Le président de la Fraternité des policiers de Mascouche débouté par le Tribunal
Photo: Métro/Archives

MONTRÉAL — Le président de la Fraternité des policiers de Mascouche, qui affirmait avoir été suspendu par la Ville en guise de représailles à cause de son activité syndicale, a perdu sa cause devant le Tribunal administratif du travail.

Le tribunal a estimé que la suspension de deux jours additionnels imposée au président du syndicat, Michel Mondoux, visait plutôt à sanctionner des agissements qui sont contraires aux dispositions du Code du travail.

Le fond du litige porte sur la participation des policiers à des exercices de tir, en avril et mai 2018. À compter du 3 mai, plusieurs policiers qui étaient censés y participer ne s’étaient pas présentés.
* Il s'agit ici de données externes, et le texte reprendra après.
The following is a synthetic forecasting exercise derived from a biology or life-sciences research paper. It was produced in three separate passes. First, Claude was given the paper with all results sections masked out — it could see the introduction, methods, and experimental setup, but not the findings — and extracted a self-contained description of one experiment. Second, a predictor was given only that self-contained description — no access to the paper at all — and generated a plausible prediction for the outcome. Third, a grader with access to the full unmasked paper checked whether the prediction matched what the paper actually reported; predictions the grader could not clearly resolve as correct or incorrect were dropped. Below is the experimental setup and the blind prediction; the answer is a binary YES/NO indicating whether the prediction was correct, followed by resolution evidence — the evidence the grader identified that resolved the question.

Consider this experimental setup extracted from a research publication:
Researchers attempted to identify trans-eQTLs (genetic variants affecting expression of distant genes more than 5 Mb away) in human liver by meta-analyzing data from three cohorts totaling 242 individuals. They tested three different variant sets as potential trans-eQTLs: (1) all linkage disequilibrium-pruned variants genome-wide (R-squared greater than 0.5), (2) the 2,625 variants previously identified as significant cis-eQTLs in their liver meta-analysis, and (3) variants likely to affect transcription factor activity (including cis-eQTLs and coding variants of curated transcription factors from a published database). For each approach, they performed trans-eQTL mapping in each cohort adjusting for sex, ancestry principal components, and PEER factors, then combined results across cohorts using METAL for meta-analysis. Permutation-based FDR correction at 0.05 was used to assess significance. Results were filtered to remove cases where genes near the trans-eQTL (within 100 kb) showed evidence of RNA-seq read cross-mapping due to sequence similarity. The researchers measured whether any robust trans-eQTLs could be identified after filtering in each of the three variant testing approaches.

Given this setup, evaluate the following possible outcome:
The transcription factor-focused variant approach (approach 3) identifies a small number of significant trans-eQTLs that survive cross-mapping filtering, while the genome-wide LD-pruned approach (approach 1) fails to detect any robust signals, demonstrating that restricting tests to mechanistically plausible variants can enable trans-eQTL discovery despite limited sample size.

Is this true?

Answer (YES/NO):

Ces absences résultaient d’une protestation parce que les sommes prévues dans l’entente entre la Ville et la Fraternité pour la rémunération de ces séances de tir n’avaient pas encore été versées. Elles l’avaient finalement été le 9 mai, puis les exercices de tir avaient repris.

Les policiers et enquêteurs qui ne s’étaient pas présentés aux exercices de tir auxquels ils avaient été convoqués avaient reçu un avis disciplinaire. Les sous-officiers, dont le président de la Fraternité, avaient reçu une journée de suspension.

Dans le cas de M. Mondoux, en plus de cette journée de suspension, la Ville lui avait imposé deux autres journées de suspension pour avoir incité les policiers à ne pas se présenter aux exercices de tir.

Dans sa décision, le tribunal indique qu’il n’existe pas de preuve directe, mais que «la preuve circonstancielle est suffisamment convaincante». Il conclut que la Ville a pu démontrer que le président de la Fraternité «a joué un rôle déterminant dans le fait que les policiers qui devaient participer à des exercices de tir entre le 3 et le 9 mai ne se sont pas conformés à leur convocation, ce qui représente une grève illégale».

Le juge administratif François Demers estime donc que M. Mondoux n’a pas réussi à démontrer que la sévérité de sa suspension avait été influencée par le fait qu’il était président de la Fraternité des policiers.

Fait à noter, cette décision du Tribunal administratif du travail ne visait qu’à déterminer si les suspensions de M. Mondoux avaient été imposées en raison de ses activités syndicales. Les sanctions imposées par la Ville font déjà l’objet de griefs. Il reviendra donc à un arbitre de déterminer si elles sont fondées et appropriées.